Update everything from the line containing "Which particular item from" down to the end of the records, replacing "bird's head" with "bird's beak" and leaving all else unchanged.

-------------------------

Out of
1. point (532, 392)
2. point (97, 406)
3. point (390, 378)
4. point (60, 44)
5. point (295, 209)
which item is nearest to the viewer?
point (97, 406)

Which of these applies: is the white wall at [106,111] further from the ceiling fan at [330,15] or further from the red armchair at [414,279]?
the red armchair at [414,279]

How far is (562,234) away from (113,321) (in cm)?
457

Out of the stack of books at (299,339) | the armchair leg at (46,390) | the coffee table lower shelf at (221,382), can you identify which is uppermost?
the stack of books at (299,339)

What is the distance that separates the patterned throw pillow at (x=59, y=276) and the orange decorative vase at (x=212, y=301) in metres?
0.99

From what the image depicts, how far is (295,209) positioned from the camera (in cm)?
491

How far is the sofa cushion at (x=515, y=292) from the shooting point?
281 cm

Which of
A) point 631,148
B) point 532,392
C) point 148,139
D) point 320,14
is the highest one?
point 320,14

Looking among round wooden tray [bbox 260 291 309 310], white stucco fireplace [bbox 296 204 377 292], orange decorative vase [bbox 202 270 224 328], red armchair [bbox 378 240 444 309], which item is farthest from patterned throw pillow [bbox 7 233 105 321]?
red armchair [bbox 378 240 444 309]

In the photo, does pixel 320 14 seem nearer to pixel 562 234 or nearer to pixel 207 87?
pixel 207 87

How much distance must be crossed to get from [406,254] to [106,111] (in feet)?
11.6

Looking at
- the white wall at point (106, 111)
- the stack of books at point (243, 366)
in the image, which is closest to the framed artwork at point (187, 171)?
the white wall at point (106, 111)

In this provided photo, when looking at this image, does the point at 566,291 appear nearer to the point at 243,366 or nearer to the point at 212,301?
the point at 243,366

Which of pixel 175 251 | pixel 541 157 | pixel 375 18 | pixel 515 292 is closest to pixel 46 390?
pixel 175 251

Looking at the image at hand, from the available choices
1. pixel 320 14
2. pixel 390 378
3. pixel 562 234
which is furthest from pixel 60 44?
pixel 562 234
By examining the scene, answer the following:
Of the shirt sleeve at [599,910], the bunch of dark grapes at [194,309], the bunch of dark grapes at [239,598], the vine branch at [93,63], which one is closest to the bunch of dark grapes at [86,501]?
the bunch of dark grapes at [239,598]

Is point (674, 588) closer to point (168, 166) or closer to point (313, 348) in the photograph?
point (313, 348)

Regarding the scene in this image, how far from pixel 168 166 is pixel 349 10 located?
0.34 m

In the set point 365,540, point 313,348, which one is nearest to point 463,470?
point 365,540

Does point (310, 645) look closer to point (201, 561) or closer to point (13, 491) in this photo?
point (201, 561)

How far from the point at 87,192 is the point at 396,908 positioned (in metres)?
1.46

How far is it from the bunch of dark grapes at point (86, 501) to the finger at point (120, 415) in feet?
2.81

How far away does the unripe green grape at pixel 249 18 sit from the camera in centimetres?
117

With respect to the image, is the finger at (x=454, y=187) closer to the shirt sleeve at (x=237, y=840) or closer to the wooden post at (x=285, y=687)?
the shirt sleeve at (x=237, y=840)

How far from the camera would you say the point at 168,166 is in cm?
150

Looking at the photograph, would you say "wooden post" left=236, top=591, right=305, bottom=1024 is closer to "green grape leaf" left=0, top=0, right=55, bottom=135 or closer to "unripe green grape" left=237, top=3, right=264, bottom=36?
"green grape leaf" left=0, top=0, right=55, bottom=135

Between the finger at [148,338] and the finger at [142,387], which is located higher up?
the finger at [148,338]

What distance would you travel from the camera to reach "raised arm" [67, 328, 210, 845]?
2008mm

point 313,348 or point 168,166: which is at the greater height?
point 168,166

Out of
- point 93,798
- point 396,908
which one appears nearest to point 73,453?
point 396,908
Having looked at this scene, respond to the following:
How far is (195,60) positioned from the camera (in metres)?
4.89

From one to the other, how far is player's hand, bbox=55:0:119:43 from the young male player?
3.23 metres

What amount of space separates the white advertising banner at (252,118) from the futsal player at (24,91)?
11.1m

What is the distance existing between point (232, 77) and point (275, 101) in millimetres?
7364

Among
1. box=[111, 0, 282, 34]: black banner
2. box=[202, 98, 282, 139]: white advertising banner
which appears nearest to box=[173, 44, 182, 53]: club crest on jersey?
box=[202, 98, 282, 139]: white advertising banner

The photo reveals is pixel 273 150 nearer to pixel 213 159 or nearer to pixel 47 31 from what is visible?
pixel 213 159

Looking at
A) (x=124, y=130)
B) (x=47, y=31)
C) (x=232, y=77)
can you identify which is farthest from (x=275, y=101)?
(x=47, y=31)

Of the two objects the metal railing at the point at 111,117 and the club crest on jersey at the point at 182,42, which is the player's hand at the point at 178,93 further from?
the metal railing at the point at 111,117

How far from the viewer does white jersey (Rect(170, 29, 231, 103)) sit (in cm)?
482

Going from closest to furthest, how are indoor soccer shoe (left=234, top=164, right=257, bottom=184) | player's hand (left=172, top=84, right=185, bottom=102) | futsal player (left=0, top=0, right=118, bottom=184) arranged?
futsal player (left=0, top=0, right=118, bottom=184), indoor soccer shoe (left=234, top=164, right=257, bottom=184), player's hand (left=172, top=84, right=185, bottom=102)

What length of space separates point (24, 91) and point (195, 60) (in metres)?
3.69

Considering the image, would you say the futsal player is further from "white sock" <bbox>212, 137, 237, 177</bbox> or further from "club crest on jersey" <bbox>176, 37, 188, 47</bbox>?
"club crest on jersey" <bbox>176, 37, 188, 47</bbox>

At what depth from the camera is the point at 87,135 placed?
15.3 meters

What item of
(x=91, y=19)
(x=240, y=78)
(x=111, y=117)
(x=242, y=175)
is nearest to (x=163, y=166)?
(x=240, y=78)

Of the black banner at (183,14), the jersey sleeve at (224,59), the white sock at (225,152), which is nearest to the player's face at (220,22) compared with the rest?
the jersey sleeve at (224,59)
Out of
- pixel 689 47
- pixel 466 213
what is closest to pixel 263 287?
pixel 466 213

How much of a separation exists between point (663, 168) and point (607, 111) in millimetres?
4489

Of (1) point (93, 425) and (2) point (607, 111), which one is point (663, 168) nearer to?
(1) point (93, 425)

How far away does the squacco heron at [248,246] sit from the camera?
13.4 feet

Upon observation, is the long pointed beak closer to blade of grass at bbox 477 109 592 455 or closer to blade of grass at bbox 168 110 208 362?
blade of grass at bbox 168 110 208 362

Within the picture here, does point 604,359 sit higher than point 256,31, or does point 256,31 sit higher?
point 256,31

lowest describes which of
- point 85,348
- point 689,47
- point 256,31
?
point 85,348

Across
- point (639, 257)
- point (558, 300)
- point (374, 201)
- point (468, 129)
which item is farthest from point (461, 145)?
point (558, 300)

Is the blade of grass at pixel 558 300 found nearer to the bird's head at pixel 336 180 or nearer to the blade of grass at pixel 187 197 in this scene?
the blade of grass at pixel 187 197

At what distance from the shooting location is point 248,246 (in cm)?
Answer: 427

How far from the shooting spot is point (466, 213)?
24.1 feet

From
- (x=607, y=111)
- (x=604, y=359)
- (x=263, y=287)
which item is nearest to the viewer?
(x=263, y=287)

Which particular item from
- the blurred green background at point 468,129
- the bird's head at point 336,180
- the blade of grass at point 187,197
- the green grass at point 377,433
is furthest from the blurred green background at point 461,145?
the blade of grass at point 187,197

-------------------------

**THE RESPONSE**
Which particular item from
- the blurred green background at point 468,129
- the bird's beak at point 336,180
- the blade of grass at point 187,197
- the green grass at point 377,433
is furthest from the blurred green background at point 461,145?
the blade of grass at point 187,197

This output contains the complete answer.